- PROBLEM TO WORK ON
Return each line of the records below that contains the word "annotators".

- RECORDS FOR THE TASK
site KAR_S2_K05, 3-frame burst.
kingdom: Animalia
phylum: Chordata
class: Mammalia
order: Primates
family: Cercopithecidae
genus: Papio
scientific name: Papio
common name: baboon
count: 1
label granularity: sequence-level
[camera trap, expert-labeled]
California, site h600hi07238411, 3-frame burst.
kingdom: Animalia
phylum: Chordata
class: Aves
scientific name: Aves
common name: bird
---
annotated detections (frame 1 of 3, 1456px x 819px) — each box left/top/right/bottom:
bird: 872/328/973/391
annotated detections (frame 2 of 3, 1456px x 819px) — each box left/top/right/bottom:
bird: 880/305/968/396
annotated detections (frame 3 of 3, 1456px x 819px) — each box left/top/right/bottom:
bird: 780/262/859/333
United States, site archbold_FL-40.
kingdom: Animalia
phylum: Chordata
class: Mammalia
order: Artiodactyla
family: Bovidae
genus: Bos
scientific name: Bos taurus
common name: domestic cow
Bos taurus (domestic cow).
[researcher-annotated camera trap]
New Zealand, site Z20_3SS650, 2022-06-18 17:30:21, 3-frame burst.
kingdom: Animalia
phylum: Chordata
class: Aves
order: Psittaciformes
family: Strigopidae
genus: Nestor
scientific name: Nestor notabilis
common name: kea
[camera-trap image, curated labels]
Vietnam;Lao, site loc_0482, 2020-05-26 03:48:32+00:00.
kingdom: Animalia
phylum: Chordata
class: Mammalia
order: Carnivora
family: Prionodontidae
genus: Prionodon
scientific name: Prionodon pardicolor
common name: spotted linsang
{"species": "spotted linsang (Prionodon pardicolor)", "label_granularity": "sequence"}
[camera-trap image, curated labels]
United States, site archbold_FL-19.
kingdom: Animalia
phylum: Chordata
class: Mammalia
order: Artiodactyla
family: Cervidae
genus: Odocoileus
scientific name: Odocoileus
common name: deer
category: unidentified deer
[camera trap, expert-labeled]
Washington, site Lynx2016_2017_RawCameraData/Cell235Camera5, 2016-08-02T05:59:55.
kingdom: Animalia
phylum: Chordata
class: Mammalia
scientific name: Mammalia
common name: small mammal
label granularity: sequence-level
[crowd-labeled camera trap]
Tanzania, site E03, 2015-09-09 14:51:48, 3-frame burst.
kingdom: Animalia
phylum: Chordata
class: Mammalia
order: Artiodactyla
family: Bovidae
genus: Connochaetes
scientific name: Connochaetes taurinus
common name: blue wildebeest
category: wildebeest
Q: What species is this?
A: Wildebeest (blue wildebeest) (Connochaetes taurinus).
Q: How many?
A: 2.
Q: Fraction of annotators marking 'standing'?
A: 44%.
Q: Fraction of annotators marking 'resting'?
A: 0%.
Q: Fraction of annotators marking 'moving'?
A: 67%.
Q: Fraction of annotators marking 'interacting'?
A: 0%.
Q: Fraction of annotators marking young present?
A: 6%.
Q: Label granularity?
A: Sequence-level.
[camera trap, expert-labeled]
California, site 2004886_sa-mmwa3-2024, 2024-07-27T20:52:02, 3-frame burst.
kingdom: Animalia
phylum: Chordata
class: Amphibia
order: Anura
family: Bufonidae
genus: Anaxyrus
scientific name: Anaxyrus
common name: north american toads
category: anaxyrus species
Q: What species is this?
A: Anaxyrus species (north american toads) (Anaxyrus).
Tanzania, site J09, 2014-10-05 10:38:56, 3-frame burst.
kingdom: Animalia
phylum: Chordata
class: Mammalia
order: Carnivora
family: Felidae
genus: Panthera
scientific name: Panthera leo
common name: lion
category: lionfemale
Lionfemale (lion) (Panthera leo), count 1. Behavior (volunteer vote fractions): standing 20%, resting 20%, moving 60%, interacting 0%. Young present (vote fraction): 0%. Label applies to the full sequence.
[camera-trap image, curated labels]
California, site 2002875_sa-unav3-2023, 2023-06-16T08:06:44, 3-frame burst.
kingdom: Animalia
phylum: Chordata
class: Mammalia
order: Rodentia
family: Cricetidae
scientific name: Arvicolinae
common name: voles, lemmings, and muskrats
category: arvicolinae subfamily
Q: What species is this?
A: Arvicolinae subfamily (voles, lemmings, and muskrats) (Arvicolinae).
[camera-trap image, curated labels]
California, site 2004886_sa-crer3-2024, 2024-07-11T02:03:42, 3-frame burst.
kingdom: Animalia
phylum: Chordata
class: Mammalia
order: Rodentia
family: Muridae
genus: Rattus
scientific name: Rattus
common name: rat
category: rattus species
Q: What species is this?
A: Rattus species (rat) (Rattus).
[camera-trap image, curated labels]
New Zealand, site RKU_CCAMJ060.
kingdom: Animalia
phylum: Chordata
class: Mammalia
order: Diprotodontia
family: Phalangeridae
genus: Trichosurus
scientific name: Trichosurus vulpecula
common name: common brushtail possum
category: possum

- WRITTEN REPLY
Q: Fraction of annotators marking 'standing'?
Q: Fraction of annotators marking 'resting'?
Q: Fraction of annotators marking 'moving'?
Q: Fraction of annotators marking 'interacting'?
Q: Fraction of annotators marking young present?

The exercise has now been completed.